Mr. Perkins says the conversation centered on their shared concern for the direction of the country and shared values. It came up that both men had read an extensive story on the importance of marriage published three days earlier in The New York Times.
The article, by Jason deParle, is entitled, "Two Classes, Divided by 'I Do'." It tells the story of two women who work in a daycare center in Ann Arbor, Michigan. One of them -- Chris -- is the other one's — Jessica's -- boss. But they're friends. They both work long days. They have kids in the same age group. They both had modest Midwestern upbringings. They even got tattoos together.

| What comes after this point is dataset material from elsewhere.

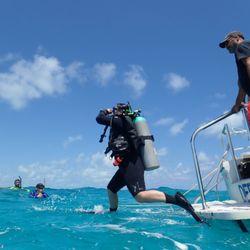 147d508cdd Sail Fish Scuba - 329 Photos & 87 Reviews - Scuba Diving - 103100 Overseas  Hwy, Key Largo, FL - Phone Number - Yelp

Even though Chris doesn't make all that much more than Jessica, their situations are vastly different. Chris lives in a three-bedroom house in a nice subdivision. Her kids are in sports, scouting and summer camps. The family takes an annual Disney cruise. Her husband, Kevin, works a shift that gets him home in time to take their boys to afternoon swim practice. Plus, he helps manage the Boy Scout troop.
Jessica's family life is much different. Two of her three kids come to work with her in the early morning before she can take them to school. They live in a struggling district. Each kid gets one sports season per year and the family is on food stamps.
The gap between these two women's situations stems from a growing educational and marriage divide. Increasingly, the two divides coincide.
Both Jessica and Chris grew up in traditional homes. Both went off to college. But Jessica got pregnant her freshman year, lost her basketball scholarship and dropped out. She never married her children's father. He finally left six years ago. There was another man in the house for a while. He left, too.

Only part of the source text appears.